Engulfed by such a tide of white hostility, some Chinese expressed regret at emigrating in the first place, but admitted that they lacked the resources to return to their homeland. Sensing a future bloodbath in their communities, they began to stockpile weapons, as if preparing for war. Pawnbrokers in San Francisco reported selling huge quantities of bowie knives and revolvers to Chinese customers. In 1876, one dealer in the city supplied sixty pistols to the Chinese community in a single day. Chinese businessmen, anxious for tensions to cool off for a while, began to warn their countrymen to stay away from the United States.

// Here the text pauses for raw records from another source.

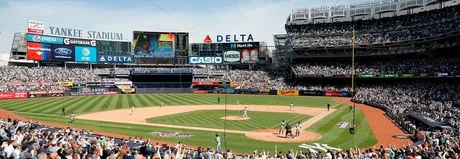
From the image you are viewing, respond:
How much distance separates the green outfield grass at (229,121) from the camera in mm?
33656

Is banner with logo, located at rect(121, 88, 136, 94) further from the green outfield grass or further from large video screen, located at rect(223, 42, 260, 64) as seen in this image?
the green outfield grass

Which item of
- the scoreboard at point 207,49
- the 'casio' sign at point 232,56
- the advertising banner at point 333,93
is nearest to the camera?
the advertising banner at point 333,93

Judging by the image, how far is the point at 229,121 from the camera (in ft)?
120

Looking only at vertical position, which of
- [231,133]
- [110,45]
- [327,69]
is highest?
[110,45]

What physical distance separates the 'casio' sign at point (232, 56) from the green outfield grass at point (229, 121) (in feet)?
170

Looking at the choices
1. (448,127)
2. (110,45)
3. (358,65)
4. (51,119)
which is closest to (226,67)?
(110,45)

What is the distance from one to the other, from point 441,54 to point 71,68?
265 ft


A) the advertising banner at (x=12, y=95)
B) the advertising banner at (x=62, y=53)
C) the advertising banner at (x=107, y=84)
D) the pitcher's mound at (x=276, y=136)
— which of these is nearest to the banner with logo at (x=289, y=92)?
the advertising banner at (x=107, y=84)

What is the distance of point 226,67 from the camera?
104 metres

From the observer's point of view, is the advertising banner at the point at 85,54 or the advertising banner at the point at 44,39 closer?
the advertising banner at the point at 44,39

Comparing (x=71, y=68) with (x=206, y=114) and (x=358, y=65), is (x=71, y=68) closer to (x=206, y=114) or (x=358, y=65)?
(x=206, y=114)

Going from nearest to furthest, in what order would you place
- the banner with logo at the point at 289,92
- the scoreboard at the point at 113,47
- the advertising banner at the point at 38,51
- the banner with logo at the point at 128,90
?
the banner with logo at the point at 289,92
the advertising banner at the point at 38,51
the banner with logo at the point at 128,90
the scoreboard at the point at 113,47

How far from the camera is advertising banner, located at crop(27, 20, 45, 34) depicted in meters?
81.0

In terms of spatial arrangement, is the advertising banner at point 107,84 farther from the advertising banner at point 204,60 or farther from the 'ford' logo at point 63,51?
the advertising banner at point 204,60
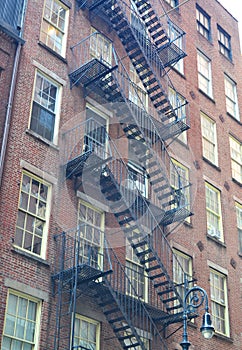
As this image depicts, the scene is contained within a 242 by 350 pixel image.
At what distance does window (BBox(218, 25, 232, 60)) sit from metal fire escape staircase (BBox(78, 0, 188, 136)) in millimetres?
7694

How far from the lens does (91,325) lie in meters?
17.9

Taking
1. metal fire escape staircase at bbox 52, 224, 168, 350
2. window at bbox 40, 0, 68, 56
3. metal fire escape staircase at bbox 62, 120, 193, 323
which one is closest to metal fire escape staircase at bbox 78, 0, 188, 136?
window at bbox 40, 0, 68, 56

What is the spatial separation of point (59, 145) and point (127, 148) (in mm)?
3564

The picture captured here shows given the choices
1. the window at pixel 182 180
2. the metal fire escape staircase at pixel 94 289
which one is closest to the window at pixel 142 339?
the metal fire escape staircase at pixel 94 289

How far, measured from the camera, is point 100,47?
76.5ft

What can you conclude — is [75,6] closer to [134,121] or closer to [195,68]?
[134,121]

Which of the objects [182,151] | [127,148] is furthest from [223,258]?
[127,148]

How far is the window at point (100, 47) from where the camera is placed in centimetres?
2288

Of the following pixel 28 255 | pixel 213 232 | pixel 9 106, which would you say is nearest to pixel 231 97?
pixel 213 232

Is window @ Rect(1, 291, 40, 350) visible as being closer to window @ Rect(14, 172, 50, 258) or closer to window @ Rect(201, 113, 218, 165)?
window @ Rect(14, 172, 50, 258)

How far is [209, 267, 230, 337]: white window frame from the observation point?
23.0 metres

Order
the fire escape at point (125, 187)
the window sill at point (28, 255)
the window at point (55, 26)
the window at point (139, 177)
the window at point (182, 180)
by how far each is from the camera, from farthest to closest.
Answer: the window at point (182, 180) < the window at point (139, 177) < the window at point (55, 26) < the fire escape at point (125, 187) < the window sill at point (28, 255)

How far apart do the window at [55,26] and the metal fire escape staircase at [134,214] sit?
3.19 metres

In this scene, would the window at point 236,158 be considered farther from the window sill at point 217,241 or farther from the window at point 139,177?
the window at point 139,177
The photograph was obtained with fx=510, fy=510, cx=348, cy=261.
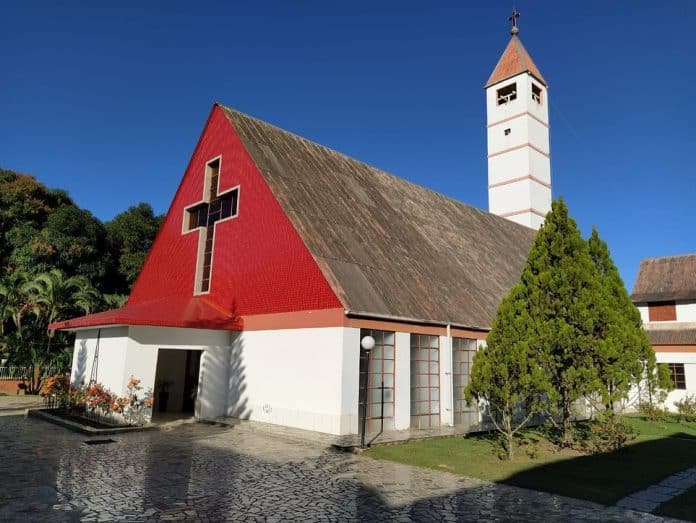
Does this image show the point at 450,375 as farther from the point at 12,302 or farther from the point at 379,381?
the point at 12,302

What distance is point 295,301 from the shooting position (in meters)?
15.0

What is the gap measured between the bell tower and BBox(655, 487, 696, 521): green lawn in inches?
1099

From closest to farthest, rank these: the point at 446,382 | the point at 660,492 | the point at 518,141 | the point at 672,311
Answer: the point at 660,492
the point at 446,382
the point at 672,311
the point at 518,141

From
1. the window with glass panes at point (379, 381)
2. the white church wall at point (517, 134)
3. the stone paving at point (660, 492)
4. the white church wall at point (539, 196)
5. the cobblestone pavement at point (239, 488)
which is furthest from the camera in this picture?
the white church wall at point (517, 134)

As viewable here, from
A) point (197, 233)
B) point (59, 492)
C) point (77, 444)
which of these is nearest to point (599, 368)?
point (59, 492)

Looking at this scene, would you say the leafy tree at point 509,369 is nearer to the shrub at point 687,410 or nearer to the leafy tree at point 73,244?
the shrub at point 687,410

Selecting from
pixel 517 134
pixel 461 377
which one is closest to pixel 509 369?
pixel 461 377

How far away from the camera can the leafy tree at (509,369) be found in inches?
430

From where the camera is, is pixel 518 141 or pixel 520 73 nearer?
pixel 518 141

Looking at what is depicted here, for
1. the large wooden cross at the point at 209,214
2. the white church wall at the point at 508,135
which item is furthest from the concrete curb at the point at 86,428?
the white church wall at the point at 508,135

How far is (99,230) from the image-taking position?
1455 inches

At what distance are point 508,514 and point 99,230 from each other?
3655cm

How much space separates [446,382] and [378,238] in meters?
5.42

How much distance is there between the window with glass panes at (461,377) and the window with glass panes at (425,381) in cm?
90
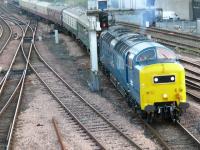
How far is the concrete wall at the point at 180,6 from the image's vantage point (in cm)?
5108

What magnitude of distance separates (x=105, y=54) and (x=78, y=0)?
45.2 m

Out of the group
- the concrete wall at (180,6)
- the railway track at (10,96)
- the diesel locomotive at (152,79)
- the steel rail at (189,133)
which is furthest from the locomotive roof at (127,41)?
the concrete wall at (180,6)

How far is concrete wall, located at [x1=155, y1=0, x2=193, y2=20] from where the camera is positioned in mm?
51075

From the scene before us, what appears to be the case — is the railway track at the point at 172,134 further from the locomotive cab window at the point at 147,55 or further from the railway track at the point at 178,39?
the railway track at the point at 178,39

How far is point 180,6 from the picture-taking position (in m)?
53.1

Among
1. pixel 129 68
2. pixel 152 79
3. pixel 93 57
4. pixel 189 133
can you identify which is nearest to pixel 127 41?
pixel 129 68

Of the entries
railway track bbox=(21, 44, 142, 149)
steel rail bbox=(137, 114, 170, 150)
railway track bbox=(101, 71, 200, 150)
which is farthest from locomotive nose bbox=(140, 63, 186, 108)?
railway track bbox=(21, 44, 142, 149)

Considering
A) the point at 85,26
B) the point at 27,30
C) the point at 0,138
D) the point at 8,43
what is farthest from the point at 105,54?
the point at 27,30

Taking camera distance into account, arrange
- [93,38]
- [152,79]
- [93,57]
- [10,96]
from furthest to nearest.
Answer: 1. [93,57]
2. [93,38]
3. [10,96]
4. [152,79]

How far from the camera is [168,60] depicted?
15.7m

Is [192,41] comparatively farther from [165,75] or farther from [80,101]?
[165,75]

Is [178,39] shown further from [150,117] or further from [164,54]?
[150,117]

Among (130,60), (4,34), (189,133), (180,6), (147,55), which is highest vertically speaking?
(180,6)

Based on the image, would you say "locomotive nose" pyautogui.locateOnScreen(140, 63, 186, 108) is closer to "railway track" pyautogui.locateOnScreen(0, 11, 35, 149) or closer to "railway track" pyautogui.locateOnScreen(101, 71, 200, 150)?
"railway track" pyautogui.locateOnScreen(101, 71, 200, 150)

On April 1, 1876, the Chinese Six Companies issued a manifesto:
[The Chinese] expected to come here for one or two years and make a little fortune and return. Who among them ever thought of all these difficulties,—expensive rents, expensive living? A day without work means a day without food. For this reason, though wages are low, yet they are compelled to labor and live in daily poverty, quite unable to return to their native land... It is said that the six companies buy and import Chinamen into this country. How can such things be said? Our six companies have, year after year, sent letters discouraging our people from coming into this country, but the people have not believed us, and have continued to come.
For many Chinese, there was little they could do except hang tight and wait for things to get better. Instead, matters grew worse—much worse. In 1877, two unexpected events caused the stock market to plummet. The first was a severe drought that destroyed fruit, wheat, and cattle farms in the American West; the second was the sudden decline of Nevada’s Comstock Lode, where the silver output was reduced to a third of its former level. San Franciscans, whom gold rush history had selected for their recklessness, were among the most aggressive stock speculators. When the financial markets crashed, many lost their entire life savings. Members of all classes—railroad tycoons, professionals, shopkeepers, clerks, domestics—were left heavily in debt or impoverished. During the winter of 1876, there were already some ten thousand unemployed men in the city; now more people roamed the streets, competing for what little work existed. As always in dire times, newcomers—bankrupt miners, former farm laborers, immigrants from Europe—drifted into the cities, desperate for a little income, angry and bewildered by the turn of events.